Another study showed that matcha supplements reduced damage caused by free radicals and enhanced antioxidant activity in mice.
So, including matcha in your diet could increase your antioxidant intake, which may help prevent cell damage and even lower your risk of several chronic diseases.
3. It gives you a less jittery energy boost compared with coffee
Matcha contains caffeine, but thanks to its high L-theanine content, the ‘buzz’ is much more long-lasting and energising.
L-theanine causes a slow release of caffeine into the body, and has a calming, relaxing effect that counteracts the caffeine rush. Basically, it should give you that all-important pick-me-up on the commute into work, but without the jitters and subsequent energy slump.
4. It may enhance ‘fat oxidation’
A study by three different universities last year examined the effect matcha green tea drinks have on metabolic responses in women while walking briskly. The researchers found that if participants consumed three drinks the day before and one drink two hours before a 30-minute brisk walk, matcha enhanced exercise-induced fat oxidation, aka burning fat. They did say, though, that the metabolic effects shouldn’t be overstated if you’re trying to lose weight.
5. May promote a healthy heart
Heart disease is the leading cause of death worldwide, accounting for an estimated one-third of all deaths in people over the age of 35.
Studies have shown that incorporating green tea into a healthy, well-rounded diet may help protect against heart disease. Green tea, which has a similar nutrient profile to matcha, has been shown to reduce levels of total and LDL cholesterol, as well as triglycerides.
Some things to keep in mind
It can vary widely in quality. Matcha tea is categorised in two ways – as ceremonial grade matcha tea or culinary grade matcha tea.

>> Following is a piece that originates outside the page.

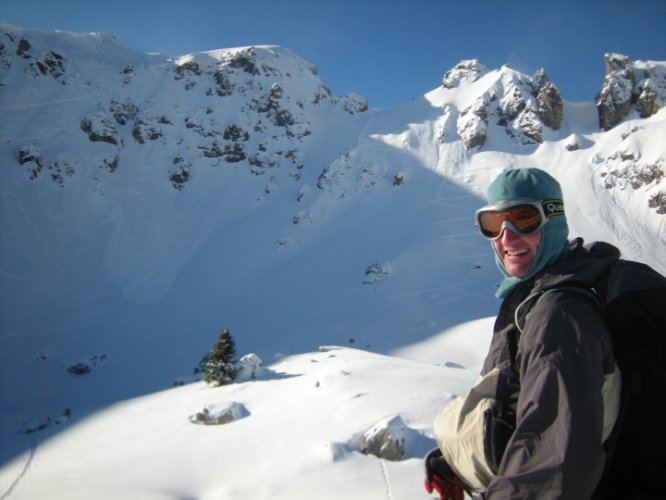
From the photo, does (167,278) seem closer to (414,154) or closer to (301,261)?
(301,261)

The best matcha is typically ceremonial. This is the form used in Japanese tea rituals for its vibrant green colour, calming effects and smooth flavour. This high-quality powder is made from the youngest green tea leaves available with all stems and veins removed for the highest purity.

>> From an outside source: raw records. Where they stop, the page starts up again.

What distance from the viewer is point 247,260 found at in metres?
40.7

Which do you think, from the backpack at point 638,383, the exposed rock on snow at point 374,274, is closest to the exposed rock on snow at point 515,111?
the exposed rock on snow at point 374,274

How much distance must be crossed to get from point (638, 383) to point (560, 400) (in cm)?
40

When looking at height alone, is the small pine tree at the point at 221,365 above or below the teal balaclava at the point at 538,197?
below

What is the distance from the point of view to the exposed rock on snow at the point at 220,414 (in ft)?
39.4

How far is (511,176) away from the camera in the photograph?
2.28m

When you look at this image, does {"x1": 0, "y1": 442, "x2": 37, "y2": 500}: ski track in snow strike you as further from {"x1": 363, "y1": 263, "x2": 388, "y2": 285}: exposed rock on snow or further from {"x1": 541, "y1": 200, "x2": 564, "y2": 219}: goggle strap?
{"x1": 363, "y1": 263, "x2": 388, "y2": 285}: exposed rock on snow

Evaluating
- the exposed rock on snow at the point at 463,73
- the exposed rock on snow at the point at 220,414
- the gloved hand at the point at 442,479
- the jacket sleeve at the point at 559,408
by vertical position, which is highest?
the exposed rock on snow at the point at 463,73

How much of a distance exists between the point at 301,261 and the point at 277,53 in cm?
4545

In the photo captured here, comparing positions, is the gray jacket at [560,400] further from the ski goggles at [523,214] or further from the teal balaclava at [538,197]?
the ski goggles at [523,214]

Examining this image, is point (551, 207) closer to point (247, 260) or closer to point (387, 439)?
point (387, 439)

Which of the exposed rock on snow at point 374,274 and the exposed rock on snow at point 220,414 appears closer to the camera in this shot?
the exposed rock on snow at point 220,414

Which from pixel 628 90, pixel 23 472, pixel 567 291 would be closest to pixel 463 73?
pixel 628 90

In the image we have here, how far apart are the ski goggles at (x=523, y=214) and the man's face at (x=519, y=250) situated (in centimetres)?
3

Culinary grade matcha tea is usually less expensive but can have a bitter taste.
Store it correctly. Matcha doesn’t have a long shelf life, store it in the fridge once you’ve opened it and use within two months.
Sweeten to taste. The grassy, umami flavour can be an acquired taste so don’t hesitate to add a splash of maple syrup or some honey to make it more enjoyable.
The great thing about matcha, apart from its distinctive green hue, is that it’s a really versatile cooking ingredient. As well as hot beverages, powdered matcha can be baked into cakes, used to flavour ice cream, whizzed into smoothies or spooned into pancake batter.
What type of tea do you drink? Have you tried matcha?